### Source extract

The idea that hydrogen-rich compounds may be high–critical temperature (T_c) superconductors can be traced back to 2004 (1), when chemical precompression of hydrogen by other elements was proposed as an effective way to reduce the metallization pressure of hydrogen. Recent experimental results of T_c exceeding 200 K in compressed H₃S (2–4) and 250 to 260 K in LaH₁₀ system (5–8) have indicated compressed hydrogen-rich compounds as potential room-temperature superconductors.

It is recognized that superconductivity in these hydrides owes its origin to electron-phonon coupling (EPC). Three parameters determine T_c: the characteristic phonon frequency, EPC, and Coulomb pseudopotential (9). Recent theoretical studies have covered almost all binary hydrides and found several metal superhydrides with extraordinary high-T_c superconductivity, such as CaH₆ (10), MgH₆ (11), YH_6–10 (12, 13), AcH_10–16 (14), and ThH_9–10 (15). Peng et al. (16) first studied all the candidate structures of rare earth superhydrides with H-rich cages at high pressure and proposed that only several hydrides could be superconductors with T_c > 77 K. At the same time, superhydrides with H₂ units are recognized to have relatively low critical temperature, e.g., LiH₆ (17), NaH₇ (18), Xe(H₂)₇ (19), and HI(H₂)₁₃ (20). The question is why some superhydrides are high-T_c superconductors, while others, with the same structure and stoichiometry, are not.

### Provided records
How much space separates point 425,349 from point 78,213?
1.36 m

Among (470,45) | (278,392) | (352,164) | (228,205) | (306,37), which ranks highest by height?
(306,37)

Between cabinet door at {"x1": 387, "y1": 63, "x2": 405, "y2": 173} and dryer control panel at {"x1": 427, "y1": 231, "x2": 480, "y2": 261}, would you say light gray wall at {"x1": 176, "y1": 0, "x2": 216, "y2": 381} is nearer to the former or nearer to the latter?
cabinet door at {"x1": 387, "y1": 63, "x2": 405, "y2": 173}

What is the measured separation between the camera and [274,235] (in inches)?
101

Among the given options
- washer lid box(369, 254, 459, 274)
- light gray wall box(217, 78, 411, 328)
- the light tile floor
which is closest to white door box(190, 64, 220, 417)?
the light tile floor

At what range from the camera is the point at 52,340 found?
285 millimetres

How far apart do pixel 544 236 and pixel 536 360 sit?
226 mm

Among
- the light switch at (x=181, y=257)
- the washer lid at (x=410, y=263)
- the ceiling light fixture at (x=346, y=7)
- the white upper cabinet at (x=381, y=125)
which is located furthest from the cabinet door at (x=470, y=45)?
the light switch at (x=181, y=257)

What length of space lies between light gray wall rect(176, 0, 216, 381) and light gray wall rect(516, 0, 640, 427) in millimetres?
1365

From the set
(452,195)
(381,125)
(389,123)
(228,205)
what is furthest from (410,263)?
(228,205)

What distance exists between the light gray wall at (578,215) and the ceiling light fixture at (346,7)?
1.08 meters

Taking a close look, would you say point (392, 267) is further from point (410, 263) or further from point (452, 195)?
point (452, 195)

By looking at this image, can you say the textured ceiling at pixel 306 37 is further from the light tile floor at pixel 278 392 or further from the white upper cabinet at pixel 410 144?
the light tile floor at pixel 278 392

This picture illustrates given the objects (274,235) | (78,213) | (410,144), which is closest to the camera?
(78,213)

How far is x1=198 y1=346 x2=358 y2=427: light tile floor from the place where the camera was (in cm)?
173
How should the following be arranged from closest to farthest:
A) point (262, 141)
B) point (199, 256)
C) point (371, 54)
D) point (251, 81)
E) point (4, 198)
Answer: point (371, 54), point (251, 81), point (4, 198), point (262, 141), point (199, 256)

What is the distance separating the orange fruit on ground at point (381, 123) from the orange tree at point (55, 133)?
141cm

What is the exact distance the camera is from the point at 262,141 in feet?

### What to work on
**a.** Using the passage on hydride superconductors, answer each question:
(i) To what year can the idea of hydrogen-rich compounds as high-T_c superconductors be traced?
(ii) What range of T_c is reported for the LaH₁₀ system?
(iii) Which three parameters determine T_c?
**b.** In one to three sentences, explain why the passage on hydride superconductors presents compressed hydrogen-rich compounds as potential room-temperature superconductors.
**c.** Summarize the passage on hydride superconductors in two sentences.
The rows have no connection to the passage on hydride superconductors.

### Solutions in order
**a.**
(i) 2004
(ii) 250 to 260 K
(iii) The characteristic phonon frequency, electron-phonon coupling (EPC), and the Coulomb pseudopotential

**b.** Recent experiments found T_c values above 200 K in compressed H₃S and of 250 to 260 K in the LaH₁₀ system. These results point to compressed hydrogen-rich compounds as possible room-temperature superconductors.

**c.** Hydrogen-rich compounds have been proposed as high-T_c superconductors since 2004, and experiments showing T_c above 200 K in H₃S and 250 to 260 K in LaH₁₀ mark them as potential room-temperature superconductors. Their superconductivity comes from electron-phonon coupling, but while several metal superhydrides with H-rich cages show very high T_c, those with H₂ units show relatively low T_c, which raises the question of why compounds with the same structure and stoichiometry differ.